Mais derrière tout ça il y a des raisons importantes de garder l’expression Web 2.0 :
Web 2.0 entre dans les moeurs. Sans être précis, les gens, les entreprises savent que le web 2.0 est quelque chose qui peut apporter beaucoup à leur entreprise. Bien plus qu’une page statique de présentation sur internet.
Je regrette pourtant que des agences font croire à ces mêmes entreprises que leur fournir un CMS de blog équipé d’espace commentaire, de Widgets et d’une Google map est un produit Web 2.0.
Le web a absorbé de nombreux éléments qui sont apparus avec le Web 2.0 . Les fluxRSS, les commentaires, le voting, les widgets et du coup , on pourrait tout appeler web 2.0 et ne plus différencier un site centralisé sur l’utilisateur d’un site centralisé sur le contenu. En réajustant l’expression Web 2.0 on peut définir simplement la nuance.
Sans cette expression, vous risquez de devoir explique à vos collègues ce qu’est un RIA, RDA, Un réseau Social, un Aggrégateur, un Social Bookmark, un Miniblogging, un Digg-Like … Or ce sont tous des applications web construitent autours de l’utilisateur, c’est bien ça le web 2.0.
Contrairement à Ouriel qui dit : « Et Facebook n’est pas plus “Web2.0″ que le New York Times ou CNN qui depuis longtemps ont intégré les pratiques du nouveau web. » , je pense que la différence est énorme !
Facebook part du principe que l’utilisateur est au centre et dois pouvoir interagir avec un maximum d’outil pour atteindre un objectif précis : » dialoguer » . Par compte , Le NewYorkTimes est un contenu déposé sur le web accompagné d’outil pour permettre à l’utilisateur de le manipuler de différentes façons. Mais si Le NewYorkTimes ne poste plus de contenu, l’utilisateur ne pourra plus interagir avec quoi que ce soit !

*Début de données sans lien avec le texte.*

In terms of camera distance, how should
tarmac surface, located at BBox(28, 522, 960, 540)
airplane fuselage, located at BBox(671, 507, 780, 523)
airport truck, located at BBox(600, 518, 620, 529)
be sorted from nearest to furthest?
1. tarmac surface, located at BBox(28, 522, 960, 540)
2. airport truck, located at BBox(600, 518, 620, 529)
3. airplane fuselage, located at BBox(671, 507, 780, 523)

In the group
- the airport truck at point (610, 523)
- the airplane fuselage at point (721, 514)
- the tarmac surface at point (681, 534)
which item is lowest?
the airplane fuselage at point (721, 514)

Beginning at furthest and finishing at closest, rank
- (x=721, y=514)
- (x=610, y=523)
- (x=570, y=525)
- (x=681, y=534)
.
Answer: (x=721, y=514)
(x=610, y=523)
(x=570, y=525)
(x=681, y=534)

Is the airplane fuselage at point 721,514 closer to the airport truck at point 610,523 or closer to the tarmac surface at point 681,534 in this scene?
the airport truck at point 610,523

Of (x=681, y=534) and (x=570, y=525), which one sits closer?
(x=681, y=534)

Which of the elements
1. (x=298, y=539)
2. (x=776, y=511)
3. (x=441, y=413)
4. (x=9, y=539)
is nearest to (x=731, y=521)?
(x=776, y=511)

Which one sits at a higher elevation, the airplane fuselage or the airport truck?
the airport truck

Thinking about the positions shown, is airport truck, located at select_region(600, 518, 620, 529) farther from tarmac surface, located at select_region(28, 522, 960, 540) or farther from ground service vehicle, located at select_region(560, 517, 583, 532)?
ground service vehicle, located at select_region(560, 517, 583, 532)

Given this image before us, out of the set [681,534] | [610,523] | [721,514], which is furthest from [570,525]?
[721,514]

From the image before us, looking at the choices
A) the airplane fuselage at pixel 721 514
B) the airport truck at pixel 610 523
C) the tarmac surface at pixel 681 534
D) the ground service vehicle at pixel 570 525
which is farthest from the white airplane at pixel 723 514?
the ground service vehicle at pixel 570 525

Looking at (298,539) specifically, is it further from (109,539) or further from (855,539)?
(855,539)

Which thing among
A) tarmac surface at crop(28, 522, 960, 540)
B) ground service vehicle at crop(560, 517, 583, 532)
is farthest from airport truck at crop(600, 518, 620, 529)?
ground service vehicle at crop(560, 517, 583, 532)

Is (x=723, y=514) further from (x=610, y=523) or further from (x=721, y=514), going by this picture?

Je pense que c’est une énorme faute d’appréhension. Par compte un Digg-like qui présente aussi de l’information va vivre de vos propres contenu.
Le Web 1.0 ne peux pas vivre sans contenu et le Web 2.0 ne peut pas vivre sans utilisateur. C’est pas plus compliqué, en fait.
Au final, une solution Web 2.0 pourrait être un simple forum modernisé mais pas un blog.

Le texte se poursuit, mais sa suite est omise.